Bayesian parameter estimation traditionally arises from applying Bayes rule to estimate the distribution of unobservable data distribution parameters, conditioned by the observed data. In this post, we show that this technique, as well as the need for a prior distribution, also emerges simply from trying to transform the parameter likelihood into a probability density function.

Let us consider a probabilistic distribution of random variable \(y\) expressed as probability density function (PDF) \(p\) parametrized by some parameters \(\theta\):

\[p(y \vert \theta) \tag{1}\label{eq:pdf}\]

Clearly, for a fixed \(\theta\), we get a distribution of the data \(y\). On the other hand, given a measurement of \(y\), can we see function \eqref{eq:pdf} as a distribution of \(\theta\) ?

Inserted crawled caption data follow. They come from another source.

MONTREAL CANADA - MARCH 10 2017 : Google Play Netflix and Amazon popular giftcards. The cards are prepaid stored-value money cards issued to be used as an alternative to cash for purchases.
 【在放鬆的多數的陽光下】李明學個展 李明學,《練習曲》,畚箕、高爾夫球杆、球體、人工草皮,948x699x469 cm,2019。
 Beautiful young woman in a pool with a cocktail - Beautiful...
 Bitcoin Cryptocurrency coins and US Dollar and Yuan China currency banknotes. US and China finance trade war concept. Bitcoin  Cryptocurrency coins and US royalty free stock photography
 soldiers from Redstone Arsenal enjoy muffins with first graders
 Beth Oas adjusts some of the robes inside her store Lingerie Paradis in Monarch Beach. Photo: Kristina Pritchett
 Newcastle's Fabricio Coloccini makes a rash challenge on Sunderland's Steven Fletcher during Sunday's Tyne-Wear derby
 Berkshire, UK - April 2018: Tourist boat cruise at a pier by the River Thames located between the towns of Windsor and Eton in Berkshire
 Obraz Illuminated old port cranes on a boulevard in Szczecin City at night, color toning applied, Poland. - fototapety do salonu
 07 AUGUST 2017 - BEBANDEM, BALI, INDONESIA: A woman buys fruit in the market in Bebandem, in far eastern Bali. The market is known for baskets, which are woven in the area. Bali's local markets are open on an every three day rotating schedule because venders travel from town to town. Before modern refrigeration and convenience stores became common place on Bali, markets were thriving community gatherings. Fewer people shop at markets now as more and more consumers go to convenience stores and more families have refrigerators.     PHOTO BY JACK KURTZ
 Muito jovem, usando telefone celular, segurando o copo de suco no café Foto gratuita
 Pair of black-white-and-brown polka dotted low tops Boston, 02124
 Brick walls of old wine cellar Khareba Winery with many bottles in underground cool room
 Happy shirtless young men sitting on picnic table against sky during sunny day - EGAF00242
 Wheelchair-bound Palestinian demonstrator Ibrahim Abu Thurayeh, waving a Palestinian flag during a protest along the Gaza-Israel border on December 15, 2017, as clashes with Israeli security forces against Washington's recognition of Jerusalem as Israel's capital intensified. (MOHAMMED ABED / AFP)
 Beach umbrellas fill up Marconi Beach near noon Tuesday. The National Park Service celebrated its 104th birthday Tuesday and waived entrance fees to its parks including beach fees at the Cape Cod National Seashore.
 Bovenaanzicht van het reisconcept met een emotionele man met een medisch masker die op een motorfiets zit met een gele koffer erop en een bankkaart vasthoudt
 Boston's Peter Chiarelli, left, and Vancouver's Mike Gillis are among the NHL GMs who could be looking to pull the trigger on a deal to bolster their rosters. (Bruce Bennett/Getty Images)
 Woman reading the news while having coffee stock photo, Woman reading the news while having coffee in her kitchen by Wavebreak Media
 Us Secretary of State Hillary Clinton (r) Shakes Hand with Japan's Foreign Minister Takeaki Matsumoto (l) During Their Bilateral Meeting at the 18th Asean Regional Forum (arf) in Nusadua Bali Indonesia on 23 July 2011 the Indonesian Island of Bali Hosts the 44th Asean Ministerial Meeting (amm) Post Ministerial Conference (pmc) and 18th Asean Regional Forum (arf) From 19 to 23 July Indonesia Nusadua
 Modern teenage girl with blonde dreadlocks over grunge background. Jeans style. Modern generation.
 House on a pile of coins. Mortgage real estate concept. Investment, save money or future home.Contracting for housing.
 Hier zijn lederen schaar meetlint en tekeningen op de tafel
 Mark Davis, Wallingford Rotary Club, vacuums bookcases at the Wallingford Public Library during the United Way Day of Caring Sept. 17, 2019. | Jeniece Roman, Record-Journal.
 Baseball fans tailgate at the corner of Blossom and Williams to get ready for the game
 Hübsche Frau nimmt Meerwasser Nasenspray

The answer is no, as we can not guarantee, that for a fixed \(y\) the function \(p(y \vert \theta)\) integrates over \(\theta\) to \(1\). Therefore, in case of fixed \(y\), function \(\theta \rightarrow p(y \vert \theta)\) is not a probability density function (PDF), but a likelihood function.

This is also valuable, as we can now compare the goodness of fit of different parametrizations \(\theta\) by comparing their values of the likelihood function. But, what if we are interested in having a probabilistic distribution of \(\theta\), given a fixed \(y\), which we can conveniently denote as \(p(\theta \vert y)\)? The simplest solution, how to get a proper PDF from a likelihood function which does not integrate over \(\theta\) to \(1\), is to normalize it:

\[p(\theta \vert y) = \frac{p(y \vert \theta)}{\int p(y \vert \theta) d \theta} \tag{2}\label{eq:cond_pdf1}\]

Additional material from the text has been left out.